Researchers and engineers have long sought ways to conceal objects by manipulating how light interacts with them. A new study offers the first demonstration of invisibility cloaking based on the manipulation of the frequency (color) of light waves as they pass through an object, a fundamentally new approach that overcomes critical shortcomings of existing cloaking technologies.
The approach could be applicable to securing data transmitted over fiber optic lines and also help improve technologies for sensing, telecommunications and information processing, researchers say. The concept, theoretically, could be extended to make 3D objects invisible from all directions; a significant step in the development of practical invisibility cloaking technologies.
Most current cloaking devices can fully conceal the object of interest only when the object is illuminated with just one color of light. However, sunlight and most other light sources are broadband, meaning that they contain many colors. The new device, called a spectral invisibility cloak, is designed to completely hide arbitrary objects under broadband illumination.

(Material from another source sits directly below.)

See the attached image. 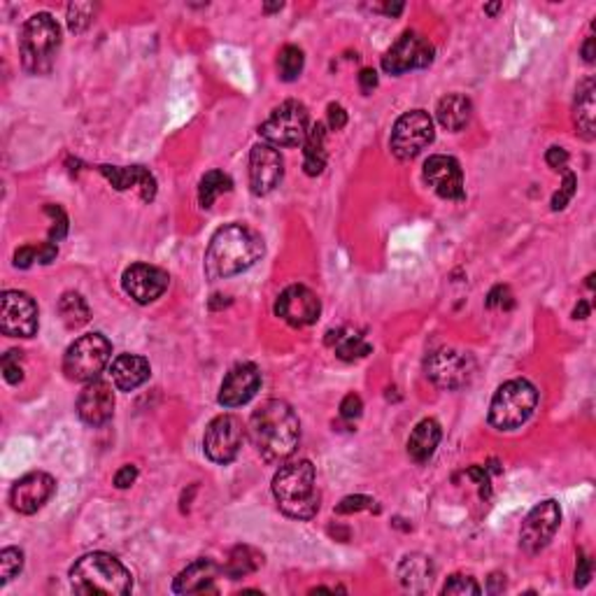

The spectral cloak operates by selectively transferring energy from certain colors of the light wave to other colors. After the wave has passed through the object, the device restores the light to its original state. Researchers demonstrate the new approach in Optica, The Optical Society”s journal for high impact research.
“Our work represents a breakthrough in the quest for invisibility cloaking,” said José Azaña, National Institute of Scientific Research (INRS), Montréal, Canada. “We have made a target object fully invisible to observation under realistic broadband illumination by propagating the illumination wave through the object with no detectable distortion, exactly as if the object and cloak were not present.”